(WHAT YOU HAVE TO DO):
Give back the records that follow exactly, images excluded.

(AVAILABLE DATA):

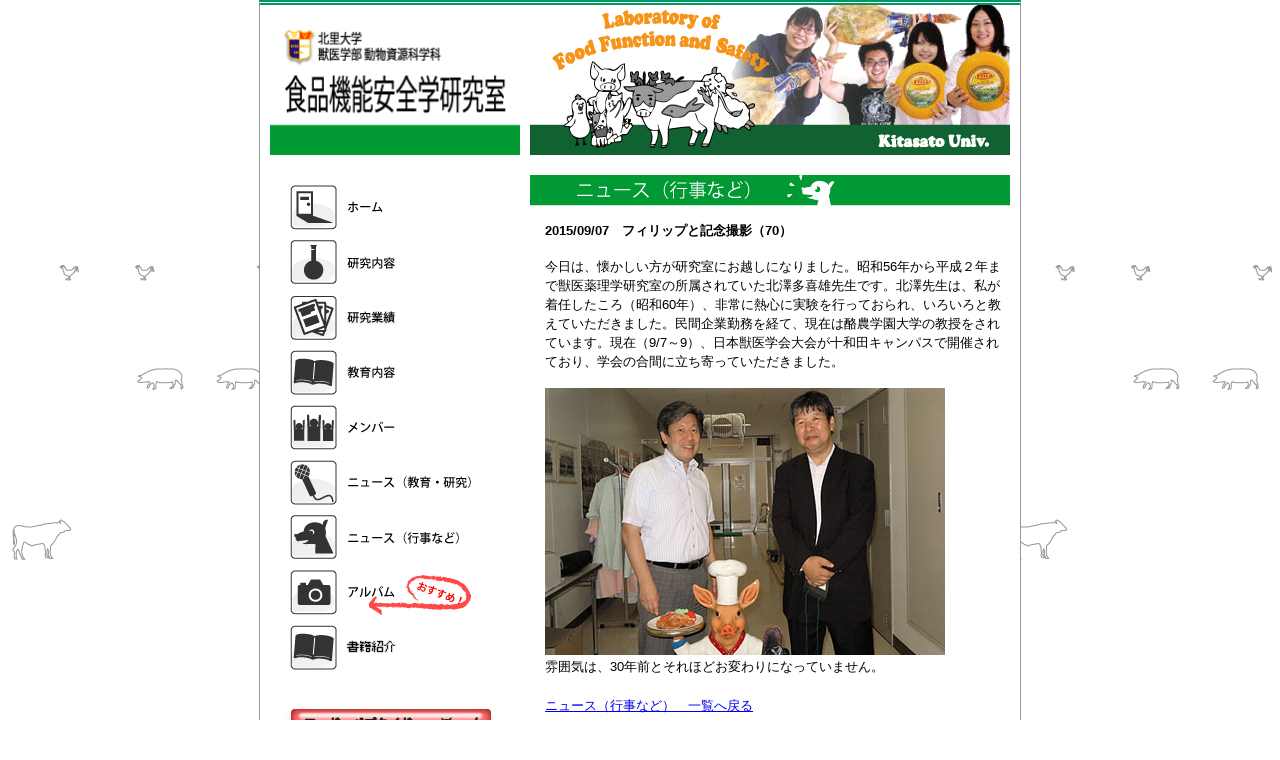

--- FILE ---
content_type: text/html
request_url: http://food-kitasato.jp/news/news150907_3.html
body_size: 3543
content:
<?xml version="1.0" encoding="UTF-8"?> 
<!DOCTYPE html PUBLIC "-//W3C//DTD XHTML 1.0 Transitional//EN" "http://www.w3.org/TR/xhtml1/DTD/xhtml1-transitional.dtd">
<html xmlns="http://www.w3.org/1999/xhtml" xml:lang="ja" lang="ja"> 
<head>
<meta http-equiv="Content-Type" content="text/html; charset=UTF-8" />
<title>北里大学　食品機能安全学研究室</title>
<link href="../base.css" rel="stylesheet" type="text/css" />
<link href="../navi.css" rel="stylesheet" type="text/css" />
<link href="../content.css" rel="stylesheet" type="text/css" />
</head>
<body>
<div id="container">
<div id="side">
<div id="header"><h1><a href="../index.html"><img src="../images/material_images/header_2.gif" width="260" height="150" alt="食品機能安全学研究室" />北里大学　獣医学部　動物資源科学科　食品機能安全学研究室</a></h1></div>
<div id="navi">
<div id ="navi-home"><a href="../index.html">ホーム</a></div>
<div id ="navi-kenkyu"><a href="../kenkyu.html">研究内容</a></div>
<div id ="navi-gyouseki"><a href="../gyouseki.html">研究業績</a></div>
<div id ="navi-kyouiku"><a href="../kyouiku.html">教育内容</a></div>
<div id ="navi-member"><a href="../member.html">メンバー</a></div>
<div id ="navi-news-1"><a href="../news_1.html">ニュース（教育・研究）</a></div>
<div id ="navi-news-2"><a href="../news_2.html">ニュース（行事など）</a></div>
<div id ="navi-album"><a href="../album.html">アルバム</a></div>
<div id ="navi-shosekishoukai"><a href="../shosekishoukai.html">書籍紹介</a></div>
<div id ="link-ftopi"><a href="../foodptopic.html">フードペプタイドトピックス</a></div>
<div id ="link-fpep"><a href="http://www.foodpeptide.com">株式会社フードペプタイド</a></div>

<div id ="link-campusmap"><a href="campusmap/map.html">キャンパスマップ</a></div>
<div id ="link-kitauv"><a href="http://www.kitasato-u.ac.jp/vmas/index.html">北里大学獣医学部</a></div>
</div>
</div>
<div id="main"><img src="../images/material_images/headerphoto/headerphoto_480.gif" width="480" height="150" alt="food function and safety" longdesc="headerphoto.jpg" />
<div id="article">
<h2><img src="../images/material_images/contents/contents_news_2.gif" width="480" height="31" alt="ニュース" /></h2>
<div id="text">
<h2>2015/09/07　フィリップと記念撮影（70）</h2>
<p>今日は、懐かしい方が研究室にお越しになりました。昭和56年から平成２年まで獣医薬理学研究室の所属されていた北澤多喜雄先生です。北澤先生は、私が着任したころ（昭和60年）、非常に熱心に実験を行っておられ、いろいろと教えていただきました。民間企業勤務を経て、現在は酪農学園大学の教授をされています。現在（9/7～9）、日本獣医学会大会が十和田キャンパスで開催されており、学会の合間に立ち寄っていただきました。</p>
<img src="../images/photo/news/090715_3/090715_3.jpg" width="400" height="267" />
<p class="caption">雰囲気は、30年前とそれほどお変わりになっていません。</p>
<p><a href="../news_2.html">ニュース（行事など）　一覧へ戻る</a></p>
</div>
</div>
</div>
<br class="clearfloat" />
<div id="footer">

<img src="../images/material_images/footer.gif" width="760" alt="フッターイメージ" />
<p>Copyright 2009 Laboratory of Food Function and Safety, Kitasato University. All rights reserved.</p>
</div>
</div>
</body>
</html>

--- FILE ---
content_type: text/css
request_url: http://food-kitasato.jp/content.css
body_size: 2421
content:
@charset "UTF-8";
/*CSS Infomation ----------------------------------------------------------
FILE NAME: content.css
title of contents:
---section;index.html
---scrollbar;index.html
---access;index.html
---article
---text
----------------------------------------------------------------------------------- */
.section {
	width: 455px;
	padding-top: 30px;
	padding-left: 20px;
}
.section-lv2 {
	text-align: left;
	width: 400px;
	padding-left: 30px;
}
#article {
	width: 480px;
	margin-left: 0px;
	margin-top: 20px;
}
#text {
	width: 460px;
	line-height: 150%;
	list-style-type: none;
	list-style-position: outside;
	margin-bottom: 20px;
	margin-left: 15px;
	margin-top: 15px;
}
#scrollbar {
	height: 410px;
	overflow: auto;
	text-align: left;
	padding-left: 10px;
}
img.photow {
	background-color:#ffffff;
	border-color:#dddddd #aaaaaa #aaaaaa #dddddd;
	border-width:1px;
	border-style:solid;
	height: 301px;
	width: 350px;
	padding: 5px;
}
img.photoww {
	background-color:#ffffff;
	border-color:#dddddd #aaaaaa #aaaaaa #dddddd;
	border-width:1px;
	border-style:solid;
	height: 267px;
	width: 400px;
	padding: 5px;
	display: block;
}
img.photoh {
	background-color:#ffffff;
	border-color:#dddddd #aaaaaa #aaaaaa #dddddd;
	border-width:1px;
	border-style:solid;
	height: 175px;
	width: 125px;
	padding: 10px;
	display: block;
}
p img {
	float: left;
	display: block;
	height: 142px;
	width: 94px;
	margin-right: 1.5em;
	margin-left: 1.5em;
}
p.caption {
	margin-top: 0.2em;
	margin-bottom: 1.5em;
}
.member{
	width: 440px;
	margin-left: 30px;
	margin-top: 30px;
	margin-bottom: 30px;
}
.member-T{
	padding: 20px;
	height: 142px;
	width: 94px;
	display: block;
	float: left;
}
a.topics:link {
	color: #00C;
	text-decoration: none;
}
a.topics:visited {
	color: #00C;
	text-decoration: none;
}
a.topics:active {
	color: #C00;
	text-decoration: underline;
}
a.topics:hover {
	color: #C00;
	text-decoration: underline;
}
table.schedule {
	border-collapse: collapse;
	border: solid 1px #999;
	font-size: 100%;
	empty-cells:show;
	white-space: nowrap;
	width: 450px;
	table-layout:fixed;
	margin-top: 10px;
}
table.schedule td {
  border: solid 1px #999;
  padding: 4px 6px;
  white-space: nowrap;
}
table.history tr {
	margin-top: 20px;
}
table.ryakureki {
	font-size: 16px; 
} 
table.album {
	margin-top: 15px;
	margin-bottom: 15px;
	margin-left: 30px;
}
h2.album{
	margin-top: 20px;
	margin-left: 20px;
	margin-bottom: 10px;
}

(SOLUTION):
--- FILE ---
content_type: text/html
request_url: http://food-kitasato.jp/news/news150907_3.html
body_size: 3543
content:
<?xml version="1.0" encoding="UTF-8"?> 
<!DOCTYPE html PUBLIC "-//W3C//DTD XHTML 1.0 Transitional//EN" "http://www.w3.org/TR/xhtml1/DTD/xhtml1-transitional.dtd">
<html xmlns="http://www.w3.org/1999/xhtml" xml:lang="ja" lang="ja"> 
<head>
<meta http-equiv="Content-Type" content="text/html; charset=UTF-8" />
<title>北里大学　食品機能安全学研究室</title>
<link href="../base.css" rel="stylesheet" type="text/css" />
<link href="../navi.css" rel="stylesheet" type="text/css" />
<link href="../content.css" rel="stylesheet" type="text/css" />
</head>
<body>
<div id="container">
<div id="side">
<div id="header"><h1><a href="../index.html"><img src="../images/material_images/header_2.gif" width="260" height="150" alt="食品機能安全学研究室" />北里大学　獣医学部　動物資源科学科　食品機能安全学研究室</a></h1></div>
<div id="navi">
<div id ="navi-home"><a href="../index.html">ホーム</a></div>
<div id ="navi-kenkyu"><a href="../kenkyu.html">研究内容</a></div>
<div id ="navi-gyouseki"><a href="../gyouseki.html">研究業績</a></div>
<div id ="navi-kyouiku"><a href="../kyouiku.html">教育内容</a></div>
<div id ="navi-member"><a href="../member.html">メンバー</a></div>
<div id ="navi-news-1"><a href="../news_1.html">ニュース（教育・研究）</a></div>
<div id ="navi-news-2"><a href="../news_2.html">ニュース（行事など）</a></div>
<div id ="navi-album"><a href="../album.html">アルバム</a></div>
<div id ="navi-shosekishoukai"><a href="../shosekishoukai.html">書籍紹介</a></div>
<div id ="link-ftopi"><a href="../foodptopic.html">フードペプタイドトピックス</a></div>
<div id ="link-fpep"><a href="http://www.foodpeptide.com">株式会社フードペプタイド</a></div>

<div id ="link-campusmap"><a href="campusmap/map.html">キャンパスマップ</a></div>
<div id ="link-kitauv"><a href="http://www.kitasato-u.ac.jp/vmas/index.html">北里大学獣医学部</a></div>
</div>
</div>
<div id="main"><img src="../images/material_images/headerphoto/headerphoto_480.gif" width="480" height="150" alt="food function and safety" longdesc="headerphoto.jpg" />
<div id="article">
<h2><img src="../images/material_images/contents/contents_news_2.gif" width="480" height="31" alt="ニュース" /></h2>
<div id="text">
<h2>2015/09/07　フィリップと記念撮影（70）</h2>
<p>今日は、懐かしい方が研究室にお越しになりました。昭和56年から平成２年まで獣医薬理学研究室の所属されていた北澤多喜雄先生です。北澤先生は、私が着任したころ（昭和60年）、非常に熱心に実験を行っておられ、いろいろと教えていただきました。民間企業勤務を経て、現在は酪農学園大学の教授をされています。現在（9/7～9）、日本獣医学会大会が十和田キャンパスで開催されており、学会の合間に立ち寄っていただきました。</p>
<img src="../images/photo/news/090715_3/090715_3.jpg" width="400" height="267" />
<p class="caption">雰囲気は、30年前とそれほどお変わりになっていません。</p>
<p><a href="../news_2.html">ニュース（行事など）　一覧へ戻る</a></p>
</div>
</div>
</div>
<br class="clearfloat" />
<div id="footer">

<img src="../images/material_images/footer.gif" width="760" alt="フッターイメージ" />
<p>Copyright 2009 Laboratory of Food Function and Safety, Kitasato University. All rights reserved.</p>
</div>
</div>
</body>
</html>

--- FILE ---
content_type: text/css
request_url: http://food-kitasato.jp/content.css
body_size: 2421
content:
@charset "UTF-8";
/*CSS Infomation ----------------------------------------------------------
FILE NAME: content.css
title of contents:
---section;index.html
---scrollbar;index.html
---access;index.html
---article
---text
----------------------------------------------------------------------------------- */
.section {
	width: 455px;
	padding-top: 30px;
	padding-left: 20px;
}
.section-lv2 {
	text-align: left;
	width: 400px;
	padding-left: 30px;
}
#article {
	width: 480px;
	margin-left: 0px;
	margin-top: 20px;
}
#text {
	width: 460px;
	line-height: 150%;
	list-style-type: none;
	list-style-position: outside;
	margin-bottom: 20px;
	margin-left: 15px;
	margin-top: 15px;
}
#scrollbar {
	height: 410px;
	overflow: auto;
	text-align: left;
	padding-left: 10px;
}
img.photow {
	background-color:#ffffff;
	border-color:#dddddd #aaaaaa #aaaaaa #dddddd;
	border-width:1px;
	border-style:solid;
	height: 301px;
	width: 350px;
	padding: 5px;
}
img.photoww {
	background-color:#ffffff;
	border-color:#dddddd #aaaaaa #aaaaaa #dddddd;
	border-width:1px;
	border-style:solid;
	height: 267px;
	width: 400px;
	padding: 5px;
	display: block;
}
img.photoh {
	background-color:#ffffff;
	border-color:#dddddd #aaaaaa #aaaaaa #dddddd;
	border-width:1px;
	border-style:solid;
	height: 175px;
	width: 125px;
	padding: 10px;
	display: block;
}
p img {
	float: left;
	display: block;
	height: 142px;
	width: 94px;
	margin-right: 1.5em;
	margin-left: 1.5em;
}
p.caption {
	margin-top: 0.2em;
	margin-bottom: 1.5em;
}
.member{
	width: 440px;
	margin-left: 30px;
	margin-top: 30px;
	margin-bottom: 30px;
}
.member-T{
	padding: 20px;
	height: 142px;
	width: 94px;
	display: block;
	float: left;
}
a.topics:link {
	color: #00C;
	text-decoration: none;
}
a.topics:visited {
	color: #00C;
	text-decoration: none;
}
a.topics:active {
	color: #C00;
	text-decoration: underline;
}
a.topics:hover {
	color: #C00;
	text-decoration: underline;
}
table.schedule {
	border-collapse: collapse;
	border: solid 1px #999;
	font-size: 100%;
	empty-cells:show;
	white-space: nowrap;
	width: 450px;
	table-layout:fixed;
	margin-top: 10px;
}
table.schedule td {
  border: solid 1px #999;
  padding: 4px 6px;
  white-space: nowrap;
}
table.history tr {
	margin-top: 20px;
}
table.ryakureki {
	font-size: 16px; 
} 
table.album {
	margin-top: 15px;
	margin-bottom: 15px;
	margin-left: 30px;
}
h2.album{
	margin-top: 20px;
	margin-left: 20px;
	margin-bottom: 10px;
}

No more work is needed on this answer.